• [Bloque de texto]
Sus amigos -Eduardo Rojo, Juan Jairo Galeano y Santiago Escobar, su hermano- decían que era el hombre más disciplinado que habían conocido. “Entrenaba desde las seis de la mañana y luego salía al gimnasio a hacer ejercicios y levantar pesas. Tuviera partido o no, se cuidaba mucho”. Fuera del fútbol era como en el fútbol. Era imposible imaginar a un Andrés Escobar marrullero y tramposo. Era imposible encasillarlo en el grupo de los que hacen cualquier cosa por llegar. Su elegancia, su calidad, se contradecían con esa clase de gente.

El 2 de julio del 94 estaba con Rojo,  con unas amigas y con Juan Jairo Galeano. Cada uno había salido por su lado desde las tres de la tarde. En el ‘Niágara’, una especie de restaurante de El Poblado, se encontraron y pasaron la tarde. Luego se separaron. Ya de noche volvieron a verse en ‘La Padova’, en la vía Las Palmas, una de las carreteras que conducen al aeropuerto José María Córdova de Ríonegro. Tomaron cerveza, después aguardiente e hicieron bromas. Bailaron. Y, entre trago y trago, algún autógrafo, algunas palabras para el hincha, para la niña que quería conocerlo… Escobar había dicho que quería regresar a Colombia para “dar la cara”. Por eso no aceptó una invitación a quedarse en Estados Unidos y otra a pasar una semana en Coveñas. También quería retornar a la rutina de los entrenamientos y los ejercicios. Olvidar con ella lo que había ocurrido en el Mundial de Estados Unidos. Volver a su mundo, tomarse una revancha de lo que había ocurrido.

• [Problema planteado 1]
Según el texto sobre Andrés Escobar, ¿en qué lugar de El Poblado se encontraron él y sus amigos la tarde del 2 de julio del 94?
• [Problema planteado 2]
Prosigue el texto sobre Andrés Escobar a partir de su última oración.

• [Información registrada]
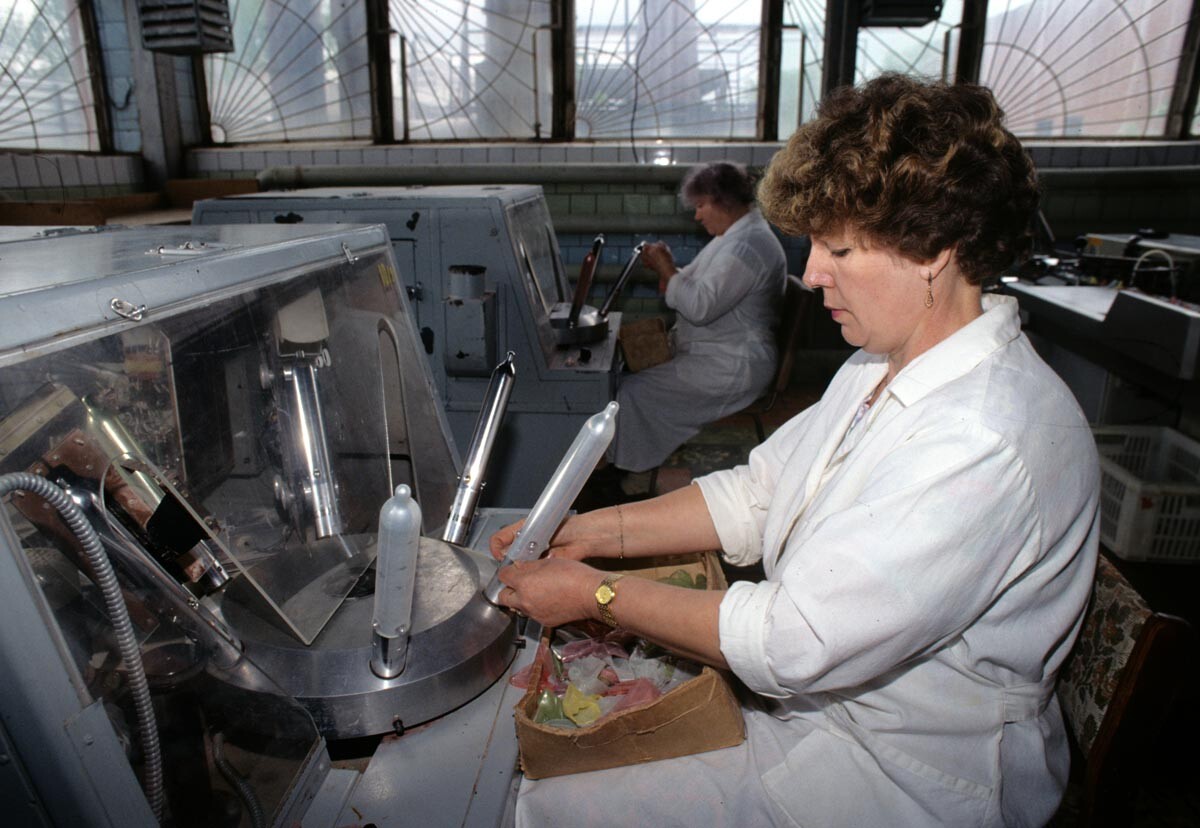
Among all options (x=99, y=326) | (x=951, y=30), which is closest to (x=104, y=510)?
(x=99, y=326)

• [Respuesta final 1]
En el ‘Niágara’, una especie de restaurante de El Poblado.

• [Respuesta final 2]
A las dos de la mañana salió con la esposa de Rojo, María Clara, a comerse un ‘chuzo’. Y alguien le dijo: “Andrés, iqué autogolazo te hiciste!”. Él respondió con una sonrisa. Hasta se animó a contestar la broma con otra broma. “Estaba de muy buen genio. Se reía y hacía chistes”, dijo un testigo. Luego, con el tiempo, algunas versiones hablarían de que en el restaurante lo habían provocado varias veces y que él había respondido.  Que estaban algunos de los Gallón, que el ambiente se había calentado. Escobar salió. Discutió. Uno de los Gallón le gritó. Entonces salió Muñoz Castro de su camioneta.

Cuatro días antes, se había visto con sus compañeros de equipo y con la prensa, y habló por última vez con Maturana en la sala de espera del aeropuerto de Los Ángeles. “Esperábamos el vuelo de regreso en un rincón v conversamos largamente. Le dije que en la vida muchos capítulos se terminaban y que ese era mi caso con la Selección. Y le recordé su compromiso con la Selección, pues al marcharse hombres como Valderrama, pensando en el próximo Mundial, él era el heredero natural de la banda de capitán por todo lo que significaba para el grupo, como persona, como profesional, como modelo de comportamiento. Andrés me escuchaba en silencio y se sentía de vez en cuando. Él, como el resto del plantel, estaba abrumado por todo lo que había pasado. Recuerdo que antes de esa charla se me había acercado Luis Carlos Perea para decirme: ‘Profe, Andrés tiene una pena la berraca’".